TV: When good actors go bad

Mister D: I actually like the movie they picked for Bette!

San Fransisco Gate
TV: When good actors make bad TV or movies
March 27, 2013


I was all set to love the new “Masterpiece Classic” “Mr. Selfridge,” partly because “Masterpiece” generally lives up to its name, but mostly because I love Jeremy Piven. For me, and for many other viewers, Piven was a big reason “Entourage” was such great TV.

So I settled in with a bowl of imaginary popcorn (no carbs, please) and a not imaginary dog named Morgan to watch the first episodes a couple of weeks ago: It was a slog. Even the dog fell asleep and he’s usually a very attentive critic. (By the way, still trying to understand how PBS defines “Masterpiece Classic”: “Selfridge” is based on a 2007 book, but it is about the UK in 1909, so I guess the definition is “anytime someone wears old clothes.” According to that definition, I hereby qualify as a “classic” almost every day of the week.)

Royce (Adrien Brody) and Isabelle (Alice Braga) take aim during their desperate battle against the alien Predators in “Predators.”

Anyway, back to Piven. It isn’t just a case of miscasting, unfortunately. By anyone’s estimation, Piven should have been just perfect to play a loudmouth American department store tycoon trying to get the British to bring their sales techniques into the 20th century.

But his performance just misses the mark. Over and over again. You can find my review here on the premium site.

That got me thinking about many TV shows and films I’ve seen over the years where an actor I have admired finds him or herself flailing in a terrible role in a terrible project. I’m not sure if Adrien Brody is the all-time champ of “when bad films or TV shows happen to good actors,” but he sure is up there. Although he won an Oscar for “The Pianist,” he has made such memorable films as “Dummy,” “The Singing Detective,” “The Experiment,” and “Giallo.” Brody filed suit against the “Giallo” filmmakers to block the DVD release until he got his full salary. The case was eventually settled, which is to say: At least Brody got more out of this film than the audience did.

Brody has done some good work, and some successful work, which is not always the same thing. But his choices are often so odd, if there were an award for good actors in bad films, it would be called the Brody.
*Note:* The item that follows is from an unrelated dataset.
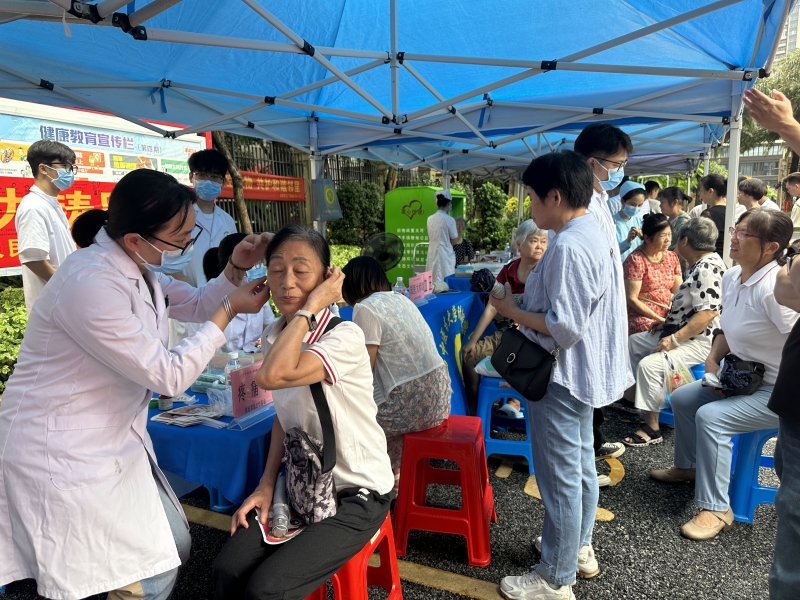 微信图片_20250730080344_副本.jpg 微信图片_20250730080344_副本.jpg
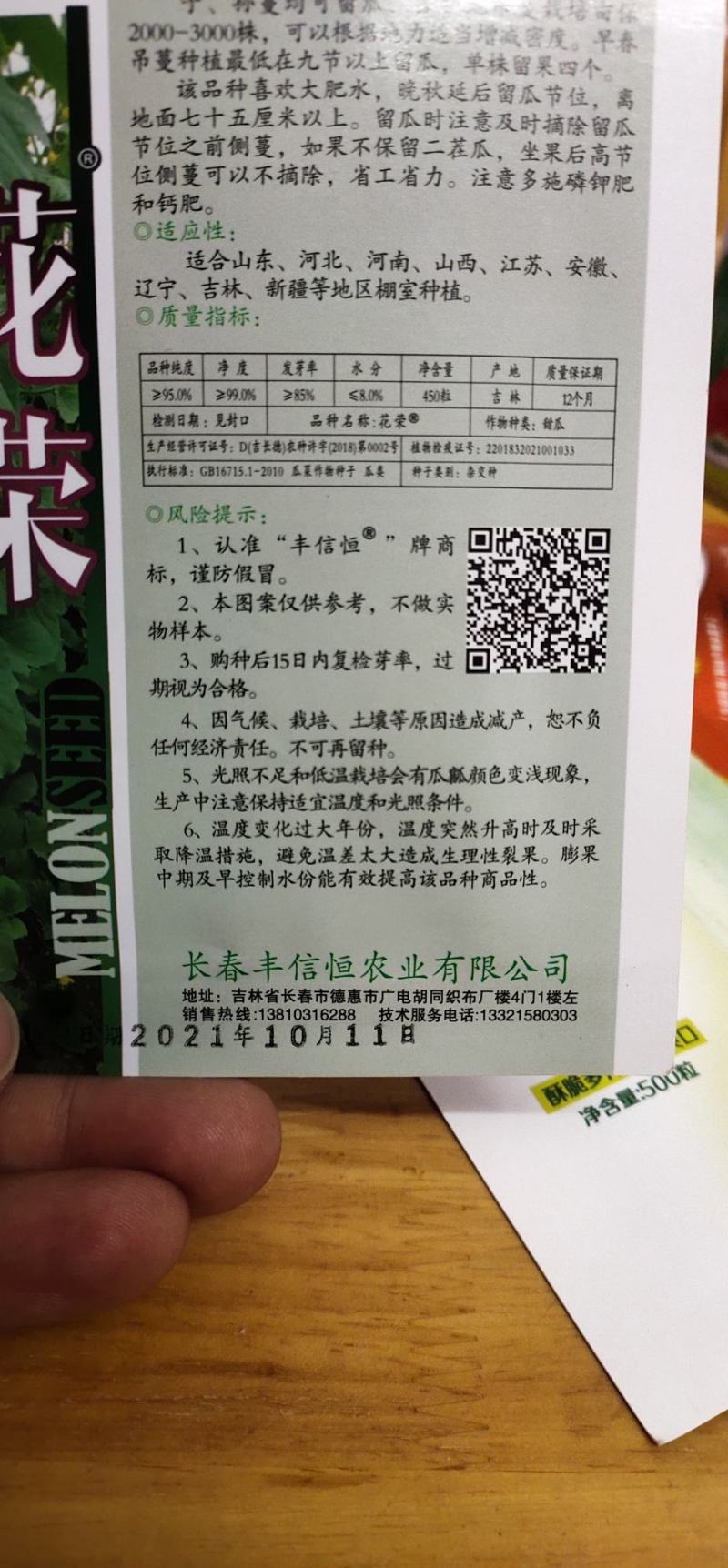 花皮甜瓜种子花荣早熟连续坐果能力强单瓜重750克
Some other potential Brody winners on my list: Nicole Kidman in “Bewitched,” Al Pacino in “The Devil’s Advocate,” Patrick Wilson in “A Gifted Man,” Robert De Niro in “The Adventures of Rocky and Bullwinkle,” Julia Louis-Dreyfus in “The New Adventures of Old Christine,” Dustin Hoffman in “Hook,” Meryl Streep in “Mamma Mia,” James Gandolfini in “The Mexican,” Bette Midler in “Jinxed,” Liam Neeson in “Satisfaction,” Helen Mirren in “Love Ranch,” Daniel Day Lewis in “Nine,” Halle Berry in “Catwoman,” Laurence Olivier in “Clash of the Titans,” Katharine Hepburn in “Grace Quigley,” Bette Davis in “Burnt Offerings,” Olivia de Havilland in “Lady in a Cage.”

I could go on, as the saying goes, but now it’s your turn: Who are your Brody nominations for good actors trapped in crappy roles or projects?